Kala saya tersadar, sungguh saya malu. Saya sangat malu kepada Allah yang sudah berbuat dengan begitu baik pada seluruh karyaNya, tapi tidak bisa saya tiru. Satu pertanyaan saya pada diri sendiri. Mengapa saya dan mereka harus saling meludahi? Mengapa harus saling bunuh, hanya soal agama/keyakinan yang berbeda, jika memang nyatanya kami sama-sama “pernah bertemu” Tuhan (dalam rahim sang bunda)?
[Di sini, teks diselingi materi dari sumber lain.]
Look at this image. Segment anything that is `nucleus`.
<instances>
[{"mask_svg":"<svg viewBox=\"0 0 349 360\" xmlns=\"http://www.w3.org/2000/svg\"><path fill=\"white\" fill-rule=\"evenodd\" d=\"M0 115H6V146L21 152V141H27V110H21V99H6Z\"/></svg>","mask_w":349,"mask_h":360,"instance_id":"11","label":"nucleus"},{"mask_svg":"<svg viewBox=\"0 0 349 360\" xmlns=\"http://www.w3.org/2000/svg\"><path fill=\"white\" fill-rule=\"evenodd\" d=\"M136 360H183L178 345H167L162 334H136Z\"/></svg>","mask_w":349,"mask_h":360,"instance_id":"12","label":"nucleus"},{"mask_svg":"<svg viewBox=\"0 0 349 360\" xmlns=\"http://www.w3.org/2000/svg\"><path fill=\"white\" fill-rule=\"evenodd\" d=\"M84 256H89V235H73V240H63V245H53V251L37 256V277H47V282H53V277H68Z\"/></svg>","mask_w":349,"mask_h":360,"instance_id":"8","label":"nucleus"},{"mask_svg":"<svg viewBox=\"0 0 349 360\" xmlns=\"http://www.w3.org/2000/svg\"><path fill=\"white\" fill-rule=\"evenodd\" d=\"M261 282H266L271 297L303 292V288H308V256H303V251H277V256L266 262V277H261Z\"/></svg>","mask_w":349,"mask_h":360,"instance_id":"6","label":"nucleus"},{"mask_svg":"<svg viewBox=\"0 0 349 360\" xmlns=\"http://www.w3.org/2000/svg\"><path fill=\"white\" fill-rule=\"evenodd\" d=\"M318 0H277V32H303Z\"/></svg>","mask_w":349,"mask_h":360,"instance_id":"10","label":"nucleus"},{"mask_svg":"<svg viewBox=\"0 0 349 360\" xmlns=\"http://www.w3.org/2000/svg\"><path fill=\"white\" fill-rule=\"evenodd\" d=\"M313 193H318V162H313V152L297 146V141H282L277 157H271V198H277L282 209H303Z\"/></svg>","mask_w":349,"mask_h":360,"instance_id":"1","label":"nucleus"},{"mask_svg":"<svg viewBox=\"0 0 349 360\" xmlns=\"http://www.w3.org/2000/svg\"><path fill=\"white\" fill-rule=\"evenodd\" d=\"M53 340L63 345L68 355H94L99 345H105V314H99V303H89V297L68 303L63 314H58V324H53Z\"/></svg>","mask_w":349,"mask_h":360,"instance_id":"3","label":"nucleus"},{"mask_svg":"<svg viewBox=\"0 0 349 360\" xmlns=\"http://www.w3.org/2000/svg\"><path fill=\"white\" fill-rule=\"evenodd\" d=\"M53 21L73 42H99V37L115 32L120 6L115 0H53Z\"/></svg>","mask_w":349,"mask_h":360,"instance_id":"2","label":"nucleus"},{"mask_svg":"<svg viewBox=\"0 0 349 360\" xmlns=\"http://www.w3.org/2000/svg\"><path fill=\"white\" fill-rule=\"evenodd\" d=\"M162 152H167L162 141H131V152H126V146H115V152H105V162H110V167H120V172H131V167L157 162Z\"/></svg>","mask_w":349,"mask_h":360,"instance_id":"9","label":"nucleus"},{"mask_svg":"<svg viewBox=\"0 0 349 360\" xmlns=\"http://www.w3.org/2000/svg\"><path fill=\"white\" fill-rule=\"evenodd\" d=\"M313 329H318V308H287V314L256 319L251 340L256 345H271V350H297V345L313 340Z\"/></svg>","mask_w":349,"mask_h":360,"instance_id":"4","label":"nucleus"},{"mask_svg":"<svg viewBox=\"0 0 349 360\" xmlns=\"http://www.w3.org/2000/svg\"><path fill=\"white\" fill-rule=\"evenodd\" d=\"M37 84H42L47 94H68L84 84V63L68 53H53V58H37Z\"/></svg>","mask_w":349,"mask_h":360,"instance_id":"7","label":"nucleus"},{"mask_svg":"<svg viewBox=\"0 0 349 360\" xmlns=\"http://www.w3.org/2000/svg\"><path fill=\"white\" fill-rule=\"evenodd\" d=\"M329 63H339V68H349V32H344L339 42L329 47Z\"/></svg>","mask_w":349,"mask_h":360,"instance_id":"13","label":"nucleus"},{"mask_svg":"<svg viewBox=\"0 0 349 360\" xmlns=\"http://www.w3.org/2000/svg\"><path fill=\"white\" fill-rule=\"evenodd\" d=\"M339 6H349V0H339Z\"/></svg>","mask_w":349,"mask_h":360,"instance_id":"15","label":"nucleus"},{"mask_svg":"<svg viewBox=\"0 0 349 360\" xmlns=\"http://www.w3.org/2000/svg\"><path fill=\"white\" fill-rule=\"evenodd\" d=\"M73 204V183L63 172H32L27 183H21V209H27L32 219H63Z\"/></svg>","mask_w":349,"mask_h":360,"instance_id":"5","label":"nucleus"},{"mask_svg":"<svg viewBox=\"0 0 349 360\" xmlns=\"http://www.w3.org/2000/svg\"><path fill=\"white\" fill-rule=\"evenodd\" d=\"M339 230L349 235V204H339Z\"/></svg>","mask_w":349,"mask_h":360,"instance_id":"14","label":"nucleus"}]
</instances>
Rasanya saya masih perlu belajar lagi. Mengapa saya tidak mampu menangkap pelajaran besar dari Allah tentang cara bagaimana mengasihi? Mengasihi seperti cara-cara illahi. Seperti ketika DIA “mengukir” seluruh bayi-bayi.
Terima kasih telah membaca,
Salam bahagia dan terus berkarya!
Terima kasih kepada Allah SWT, terima kasih kepada semua perdebatan yang menginspirasi tulisan ini. Terima kasih juga pada Ibnul Qayyim Al_Jauziah yang sudah membagi ilmunya tentang “KUNCI KEBAHAGIAAN”.